15. Uso, de acordo com a reivindicação 1, caracterizado pelo fato de que neratinibe ou um sal farmaceuticamente aceitável do mesmo é fabricado para administração antes do referido composto de capecitabina.

16. Uso, de acordo com a reivindicação 1, caracterizado pelo fato de que neratinibe ou um sal farmaceuticamente aceitável do mesmo é fabricado para administração após capecitabina.

17. Uso, de acordo com a reivindicação 1, caracterizado pelo fato de que neratinibe ou um sal farmaceuticamente aceitável do mesmo é fabricado para administração simultânea com capecitabina.

18. Uso, de acordo com a reivindicação 1, caracterizado pelo fato de que a administração de capecitabina é descontinuada após 24 semanas.

19. Uso de acordo com qualquer uma das reivindicações 1 a 18, caracterizado pelo fato de que o sal farmaceuticamente aceitável de neratinibe é maleato de neratinibe.

20. Produto, caracterizado pelo fato de que contém capecitabina, neratinibe ou um sal farmaceuticamente aceitável do mesmo, e pelo menos um veículo farmaceuticamente aceitável em um regime combinado para tratar câncer de mama metastático de ErbB-2 positivo em um mamífero.

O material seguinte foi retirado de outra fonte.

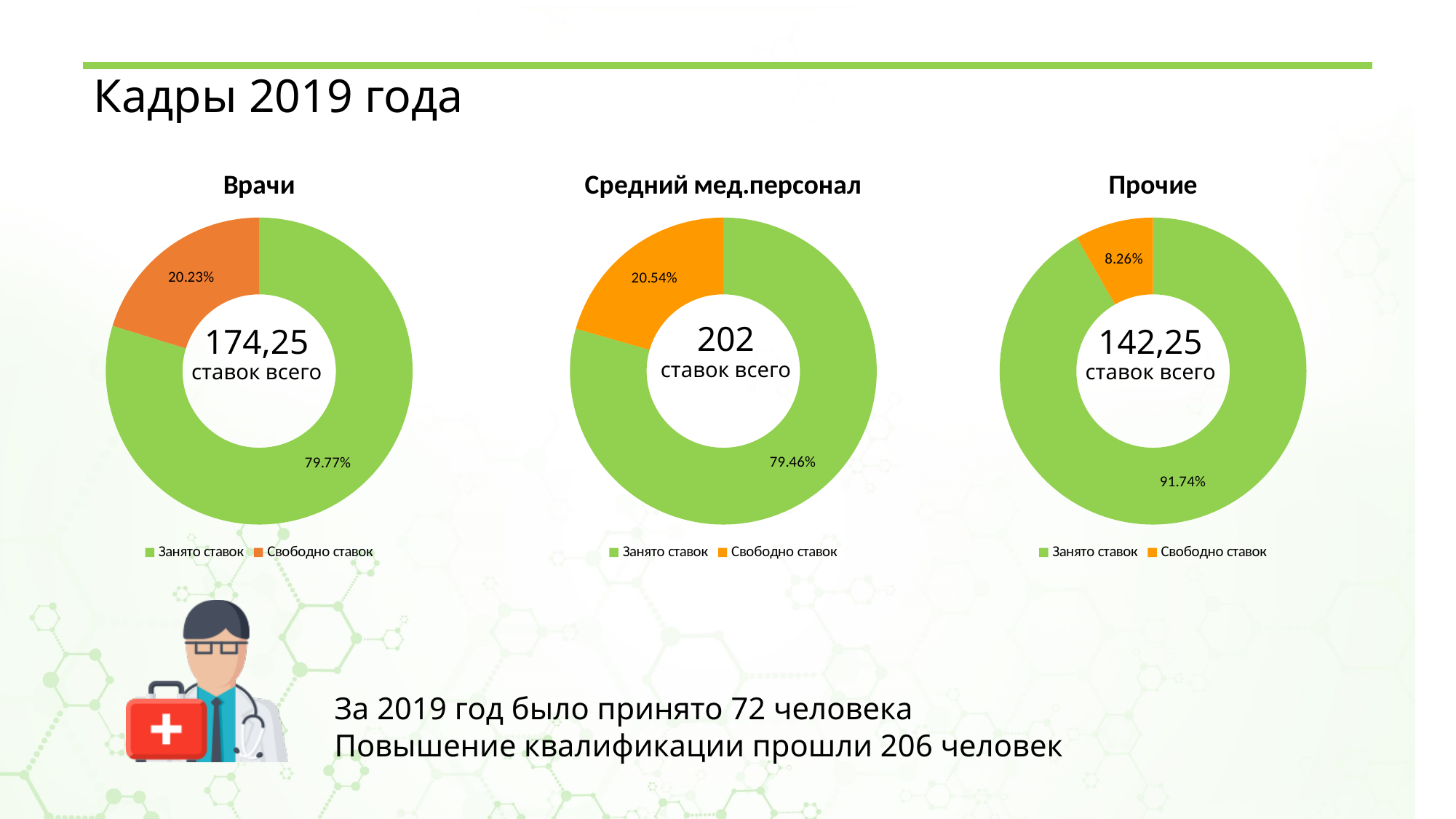
In the "Прочие" chart, what share is shown for "Занято ставок"? 91.74% What total number of positions is shown in the centre of the "Прочие" chart? 142,25 In the "Прочие" chart, what share is shown for "Свободно ставок"? 8.26% What kind of chart is used for "Врачи"? Donut (pie) chart Which of the three charts has the largest share for "Свободно ставок"? Средний мед.персонал In the "Врачи" chart, what share of positions is shown for "Свободно ставок"? 20.23% How many slices does the "Средний мед.персонал" chart have? 2 In the "Прочие" chart, which slice is larger: "Занято ставок" or "Свободно ставок"? Занято ставок What total number of positions is shown in the centre of the "Врачи" chart? 174,25 What total number of positions is shown in the centre of the "Средний мед.персонал" chart? 202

21. Produto, de acordo a reivindicação 20, caracterizado pelo fato de que o sal farmaceuticamente aceitável de neratinibe é maleato de neratinibe.

22. Kit farmacêutico para tratar câncer de mama metastático de ErbB-2 positivo em um indivíduo mamífero, sendo o referido kit farmacêutico, caracterizado pelo fato de que compreende:(a) pelo menos uma dose de unidade de capecitabina; e(b) pelo menos uma dose de unidade de neratinibe ou um sal farmaceuticamente aceitável do mesmo.

23. Kit farmacêutico, de acordo a reivindicação 22, caracterizado pelo fato de que o sal farmaceuticamente aceitável de neratinibe é maleato de neratinibe.